● **WORK TO COMPLETE**
What appears from the first line of the data below through the line containing "common name: vervet monkey", both included, should be copied exactly, and nothing else.

● **ENTRIES SHOWN**
--- START ---

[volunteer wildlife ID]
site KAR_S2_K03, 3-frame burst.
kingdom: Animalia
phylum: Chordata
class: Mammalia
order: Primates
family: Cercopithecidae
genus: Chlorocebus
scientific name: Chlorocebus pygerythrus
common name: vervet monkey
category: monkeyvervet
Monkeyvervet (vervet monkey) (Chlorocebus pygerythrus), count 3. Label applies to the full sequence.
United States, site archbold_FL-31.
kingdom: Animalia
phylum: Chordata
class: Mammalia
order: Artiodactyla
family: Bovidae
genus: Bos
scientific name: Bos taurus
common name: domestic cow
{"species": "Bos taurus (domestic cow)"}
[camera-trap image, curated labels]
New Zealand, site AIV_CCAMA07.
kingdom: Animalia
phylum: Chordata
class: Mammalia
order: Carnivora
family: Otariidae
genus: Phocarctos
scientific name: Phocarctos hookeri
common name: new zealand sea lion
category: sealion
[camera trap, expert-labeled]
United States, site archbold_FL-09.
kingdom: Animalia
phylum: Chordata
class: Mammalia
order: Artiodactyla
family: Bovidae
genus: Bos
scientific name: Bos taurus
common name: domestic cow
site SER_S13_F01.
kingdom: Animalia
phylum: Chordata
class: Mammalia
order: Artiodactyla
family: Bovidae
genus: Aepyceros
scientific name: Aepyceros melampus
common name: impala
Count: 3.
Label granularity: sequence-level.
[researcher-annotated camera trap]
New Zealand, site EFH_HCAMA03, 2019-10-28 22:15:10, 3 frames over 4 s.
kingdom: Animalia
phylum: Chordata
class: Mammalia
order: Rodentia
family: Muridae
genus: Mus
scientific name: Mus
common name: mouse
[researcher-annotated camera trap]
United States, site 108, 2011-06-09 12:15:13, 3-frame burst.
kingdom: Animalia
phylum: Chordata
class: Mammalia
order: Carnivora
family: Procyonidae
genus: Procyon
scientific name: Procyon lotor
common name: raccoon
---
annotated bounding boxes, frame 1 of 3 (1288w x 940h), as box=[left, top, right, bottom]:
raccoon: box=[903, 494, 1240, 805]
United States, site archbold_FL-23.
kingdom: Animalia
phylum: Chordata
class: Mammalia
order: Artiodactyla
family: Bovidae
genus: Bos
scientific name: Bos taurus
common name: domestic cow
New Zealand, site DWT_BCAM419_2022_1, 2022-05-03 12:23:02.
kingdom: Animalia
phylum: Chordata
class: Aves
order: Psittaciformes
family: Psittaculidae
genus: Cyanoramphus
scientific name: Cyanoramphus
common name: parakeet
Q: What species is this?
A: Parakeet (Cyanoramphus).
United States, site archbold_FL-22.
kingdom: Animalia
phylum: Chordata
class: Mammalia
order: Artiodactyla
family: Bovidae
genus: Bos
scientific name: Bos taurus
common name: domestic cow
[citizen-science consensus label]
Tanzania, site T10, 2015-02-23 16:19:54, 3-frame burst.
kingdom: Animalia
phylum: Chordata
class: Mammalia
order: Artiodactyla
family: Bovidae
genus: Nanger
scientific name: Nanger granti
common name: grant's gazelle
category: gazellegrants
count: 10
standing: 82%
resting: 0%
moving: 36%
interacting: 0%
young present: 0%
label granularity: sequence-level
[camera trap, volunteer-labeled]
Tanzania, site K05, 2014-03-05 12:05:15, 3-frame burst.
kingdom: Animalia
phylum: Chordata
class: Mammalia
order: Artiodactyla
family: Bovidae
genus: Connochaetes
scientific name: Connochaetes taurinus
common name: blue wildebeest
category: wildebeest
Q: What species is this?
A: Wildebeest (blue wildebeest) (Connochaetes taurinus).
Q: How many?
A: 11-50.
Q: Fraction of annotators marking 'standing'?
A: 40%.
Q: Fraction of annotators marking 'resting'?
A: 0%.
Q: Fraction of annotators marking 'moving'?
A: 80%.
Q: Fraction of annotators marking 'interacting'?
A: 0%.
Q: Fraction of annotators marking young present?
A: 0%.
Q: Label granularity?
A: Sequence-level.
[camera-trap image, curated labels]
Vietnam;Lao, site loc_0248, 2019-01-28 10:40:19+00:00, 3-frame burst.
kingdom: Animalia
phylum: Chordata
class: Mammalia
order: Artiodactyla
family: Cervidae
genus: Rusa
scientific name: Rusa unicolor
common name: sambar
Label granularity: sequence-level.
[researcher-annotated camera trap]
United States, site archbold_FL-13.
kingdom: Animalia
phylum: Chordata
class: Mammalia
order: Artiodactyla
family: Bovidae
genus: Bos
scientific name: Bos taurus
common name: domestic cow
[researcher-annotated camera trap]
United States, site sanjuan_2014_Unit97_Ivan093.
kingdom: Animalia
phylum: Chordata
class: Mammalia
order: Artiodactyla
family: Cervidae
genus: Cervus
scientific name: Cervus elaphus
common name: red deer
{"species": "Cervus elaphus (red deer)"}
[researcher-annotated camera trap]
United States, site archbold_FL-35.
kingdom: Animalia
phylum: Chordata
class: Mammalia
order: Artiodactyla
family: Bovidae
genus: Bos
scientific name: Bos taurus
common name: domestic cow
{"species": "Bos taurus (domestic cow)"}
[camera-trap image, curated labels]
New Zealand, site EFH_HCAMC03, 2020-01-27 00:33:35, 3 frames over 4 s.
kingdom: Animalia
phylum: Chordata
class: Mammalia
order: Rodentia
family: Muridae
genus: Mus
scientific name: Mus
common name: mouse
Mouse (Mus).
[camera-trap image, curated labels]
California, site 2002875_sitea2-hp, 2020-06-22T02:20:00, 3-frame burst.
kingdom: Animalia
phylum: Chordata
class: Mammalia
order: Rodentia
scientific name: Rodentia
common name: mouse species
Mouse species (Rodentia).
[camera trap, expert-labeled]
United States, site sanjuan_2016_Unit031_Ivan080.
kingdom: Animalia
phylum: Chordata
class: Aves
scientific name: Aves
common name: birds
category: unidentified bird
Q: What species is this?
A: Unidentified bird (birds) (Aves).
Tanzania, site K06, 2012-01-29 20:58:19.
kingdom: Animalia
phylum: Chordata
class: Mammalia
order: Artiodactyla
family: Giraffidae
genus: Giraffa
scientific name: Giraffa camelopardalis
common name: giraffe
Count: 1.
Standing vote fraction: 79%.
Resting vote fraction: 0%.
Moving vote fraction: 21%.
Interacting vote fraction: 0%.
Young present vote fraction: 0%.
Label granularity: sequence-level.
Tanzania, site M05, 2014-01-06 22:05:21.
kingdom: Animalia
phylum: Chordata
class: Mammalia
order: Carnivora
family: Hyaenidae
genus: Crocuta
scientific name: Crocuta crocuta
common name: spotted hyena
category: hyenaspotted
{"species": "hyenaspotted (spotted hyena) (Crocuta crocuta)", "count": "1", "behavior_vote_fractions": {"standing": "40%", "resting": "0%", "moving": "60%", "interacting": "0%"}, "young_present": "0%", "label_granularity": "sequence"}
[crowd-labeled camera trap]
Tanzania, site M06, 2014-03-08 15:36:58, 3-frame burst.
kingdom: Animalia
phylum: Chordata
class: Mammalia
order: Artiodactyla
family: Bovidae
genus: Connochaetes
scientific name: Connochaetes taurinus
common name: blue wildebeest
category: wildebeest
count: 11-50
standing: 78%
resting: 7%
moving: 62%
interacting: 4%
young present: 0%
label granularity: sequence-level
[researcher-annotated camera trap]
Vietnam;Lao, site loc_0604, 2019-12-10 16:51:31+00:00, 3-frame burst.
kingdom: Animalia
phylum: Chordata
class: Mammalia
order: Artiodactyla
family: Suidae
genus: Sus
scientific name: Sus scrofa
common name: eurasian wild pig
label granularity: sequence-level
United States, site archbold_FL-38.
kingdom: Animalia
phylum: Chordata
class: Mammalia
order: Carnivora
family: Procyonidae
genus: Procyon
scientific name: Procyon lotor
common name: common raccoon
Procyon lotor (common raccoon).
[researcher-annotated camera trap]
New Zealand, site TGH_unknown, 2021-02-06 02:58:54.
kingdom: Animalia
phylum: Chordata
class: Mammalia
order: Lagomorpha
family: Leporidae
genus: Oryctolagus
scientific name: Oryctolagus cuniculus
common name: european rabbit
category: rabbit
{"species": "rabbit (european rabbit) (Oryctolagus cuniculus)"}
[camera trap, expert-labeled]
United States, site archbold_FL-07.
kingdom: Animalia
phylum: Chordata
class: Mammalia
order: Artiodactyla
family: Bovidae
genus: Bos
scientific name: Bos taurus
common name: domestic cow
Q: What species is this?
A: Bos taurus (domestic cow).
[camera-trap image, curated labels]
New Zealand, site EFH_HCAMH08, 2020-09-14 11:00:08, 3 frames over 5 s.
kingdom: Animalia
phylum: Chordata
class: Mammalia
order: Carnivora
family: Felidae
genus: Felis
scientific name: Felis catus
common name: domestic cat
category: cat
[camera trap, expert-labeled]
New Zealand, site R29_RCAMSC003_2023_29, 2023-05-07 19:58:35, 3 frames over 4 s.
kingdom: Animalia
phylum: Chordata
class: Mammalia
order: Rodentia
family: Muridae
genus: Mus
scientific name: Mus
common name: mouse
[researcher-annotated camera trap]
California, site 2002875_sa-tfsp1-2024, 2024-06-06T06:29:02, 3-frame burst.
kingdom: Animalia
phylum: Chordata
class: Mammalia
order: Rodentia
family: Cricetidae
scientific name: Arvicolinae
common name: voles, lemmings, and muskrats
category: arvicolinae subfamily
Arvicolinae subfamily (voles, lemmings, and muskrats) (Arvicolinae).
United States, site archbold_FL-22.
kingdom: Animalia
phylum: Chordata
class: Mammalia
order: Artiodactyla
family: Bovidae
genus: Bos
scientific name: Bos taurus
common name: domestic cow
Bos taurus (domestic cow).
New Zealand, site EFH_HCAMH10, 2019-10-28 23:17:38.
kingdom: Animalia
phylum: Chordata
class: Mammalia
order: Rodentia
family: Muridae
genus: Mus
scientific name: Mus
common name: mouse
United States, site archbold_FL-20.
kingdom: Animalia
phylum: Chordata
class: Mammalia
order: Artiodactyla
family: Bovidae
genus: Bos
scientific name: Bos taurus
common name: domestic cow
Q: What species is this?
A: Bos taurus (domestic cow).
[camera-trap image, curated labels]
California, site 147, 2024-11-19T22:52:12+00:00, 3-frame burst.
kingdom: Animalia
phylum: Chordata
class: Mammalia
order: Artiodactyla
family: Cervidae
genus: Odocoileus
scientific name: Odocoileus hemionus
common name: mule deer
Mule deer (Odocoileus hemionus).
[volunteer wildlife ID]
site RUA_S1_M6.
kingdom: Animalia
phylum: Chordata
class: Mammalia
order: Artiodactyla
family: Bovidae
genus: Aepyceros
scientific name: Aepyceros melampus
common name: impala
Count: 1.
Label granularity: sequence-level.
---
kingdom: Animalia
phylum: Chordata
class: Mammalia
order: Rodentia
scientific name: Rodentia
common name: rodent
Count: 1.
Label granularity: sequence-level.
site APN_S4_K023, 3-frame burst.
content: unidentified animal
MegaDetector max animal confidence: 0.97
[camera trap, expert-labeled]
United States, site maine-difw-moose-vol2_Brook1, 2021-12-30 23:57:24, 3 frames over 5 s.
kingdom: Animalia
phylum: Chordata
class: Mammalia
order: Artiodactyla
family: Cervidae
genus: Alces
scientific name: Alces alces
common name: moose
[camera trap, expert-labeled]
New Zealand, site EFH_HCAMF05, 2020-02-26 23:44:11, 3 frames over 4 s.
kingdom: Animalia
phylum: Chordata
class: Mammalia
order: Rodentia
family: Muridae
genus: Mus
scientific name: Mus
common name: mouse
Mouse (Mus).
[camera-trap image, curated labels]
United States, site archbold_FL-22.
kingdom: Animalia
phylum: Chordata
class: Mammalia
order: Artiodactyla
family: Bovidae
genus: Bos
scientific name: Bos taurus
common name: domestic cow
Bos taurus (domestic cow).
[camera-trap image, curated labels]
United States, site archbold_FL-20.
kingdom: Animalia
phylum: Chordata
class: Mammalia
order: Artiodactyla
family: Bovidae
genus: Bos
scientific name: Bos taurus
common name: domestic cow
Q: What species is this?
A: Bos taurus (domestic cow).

--- END ---

● **ANSWER**
[volunteer wildlife ID]
site KAR_S2_K03, 3-frame burst.
kingdom: Animalia
phylum: Chordata
class: Mammalia
order: Primates
family: Cercopithecidae
genus: Chlorocebus
scientific name: Chlorocebus pygerythrus
common name: vervet monkey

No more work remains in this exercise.